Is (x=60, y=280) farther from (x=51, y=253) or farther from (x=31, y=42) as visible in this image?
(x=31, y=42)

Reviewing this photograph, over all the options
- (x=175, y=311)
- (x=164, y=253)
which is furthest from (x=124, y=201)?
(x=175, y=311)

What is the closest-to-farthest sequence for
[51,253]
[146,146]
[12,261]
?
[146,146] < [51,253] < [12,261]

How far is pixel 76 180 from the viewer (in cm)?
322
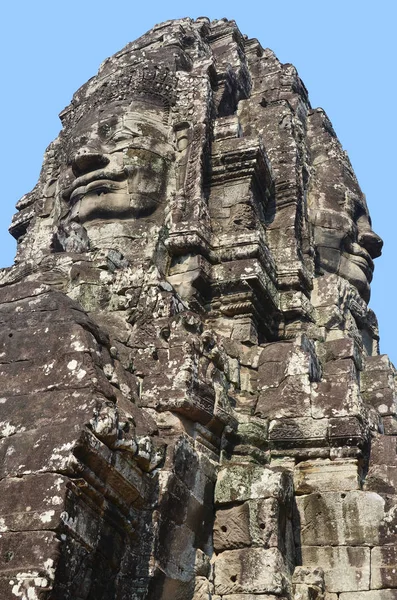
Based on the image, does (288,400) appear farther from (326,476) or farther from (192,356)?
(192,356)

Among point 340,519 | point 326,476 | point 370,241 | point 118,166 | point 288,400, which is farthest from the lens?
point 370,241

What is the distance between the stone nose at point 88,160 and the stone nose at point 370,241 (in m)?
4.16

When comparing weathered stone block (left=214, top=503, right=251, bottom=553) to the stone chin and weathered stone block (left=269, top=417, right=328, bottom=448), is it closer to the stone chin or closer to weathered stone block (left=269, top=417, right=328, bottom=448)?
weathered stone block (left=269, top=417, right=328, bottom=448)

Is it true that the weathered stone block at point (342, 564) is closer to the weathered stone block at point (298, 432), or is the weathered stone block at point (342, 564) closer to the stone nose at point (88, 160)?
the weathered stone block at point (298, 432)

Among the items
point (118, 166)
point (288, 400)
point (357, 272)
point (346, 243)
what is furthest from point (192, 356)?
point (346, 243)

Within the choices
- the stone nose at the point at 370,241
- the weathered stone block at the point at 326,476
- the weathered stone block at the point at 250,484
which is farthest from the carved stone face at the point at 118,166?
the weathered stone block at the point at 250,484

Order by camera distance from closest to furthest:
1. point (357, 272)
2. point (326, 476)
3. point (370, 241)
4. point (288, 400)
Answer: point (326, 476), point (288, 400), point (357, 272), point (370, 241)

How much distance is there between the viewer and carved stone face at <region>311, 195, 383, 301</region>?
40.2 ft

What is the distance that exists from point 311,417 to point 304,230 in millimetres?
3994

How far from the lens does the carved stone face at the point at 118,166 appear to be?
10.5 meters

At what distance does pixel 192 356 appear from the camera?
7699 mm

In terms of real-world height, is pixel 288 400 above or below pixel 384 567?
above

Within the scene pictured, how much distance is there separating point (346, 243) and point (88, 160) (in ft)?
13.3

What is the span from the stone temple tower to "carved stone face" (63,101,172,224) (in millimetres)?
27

...

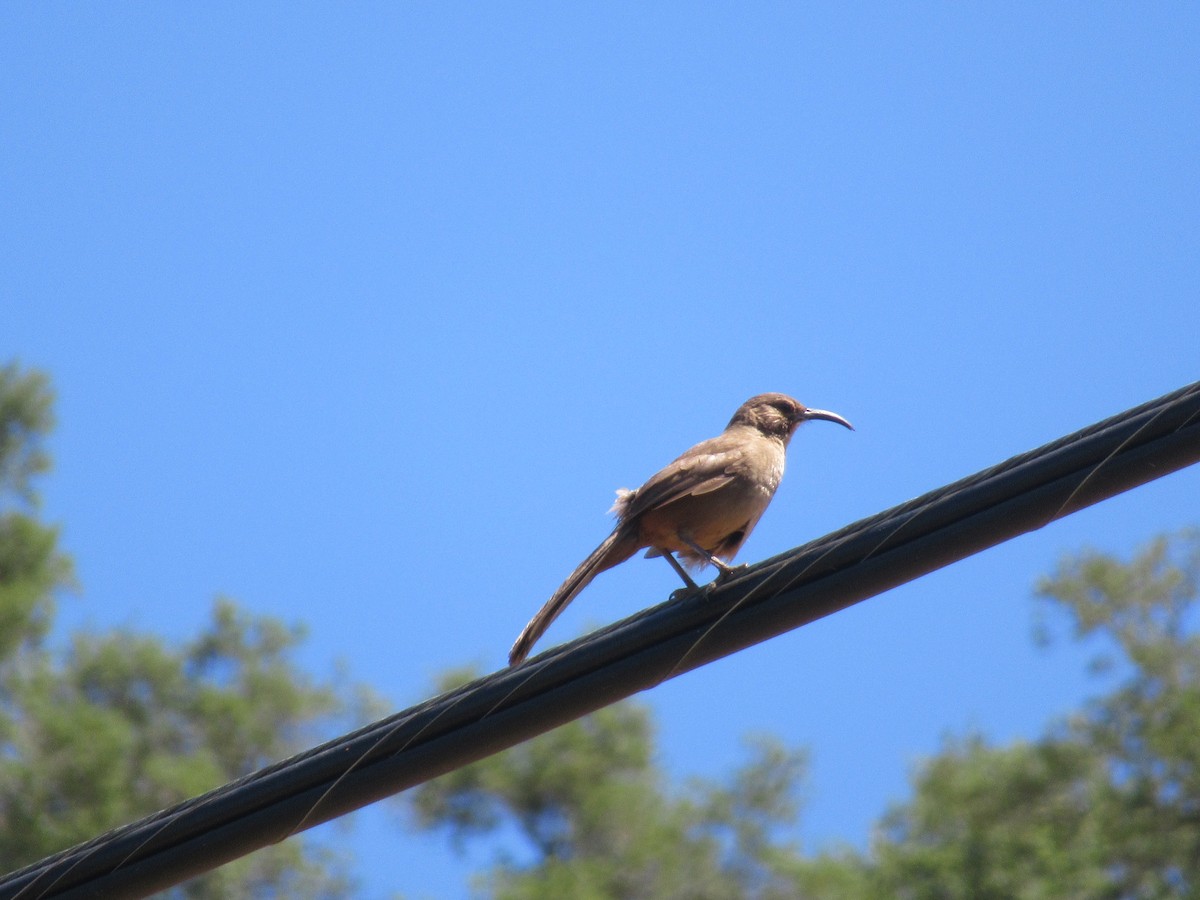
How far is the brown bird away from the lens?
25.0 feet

_WRITTEN REQUEST_. Count the lines in the entries above that contain the string "between", matching case exactly. Reply with the number alone.

_FINAL RESULT_. 2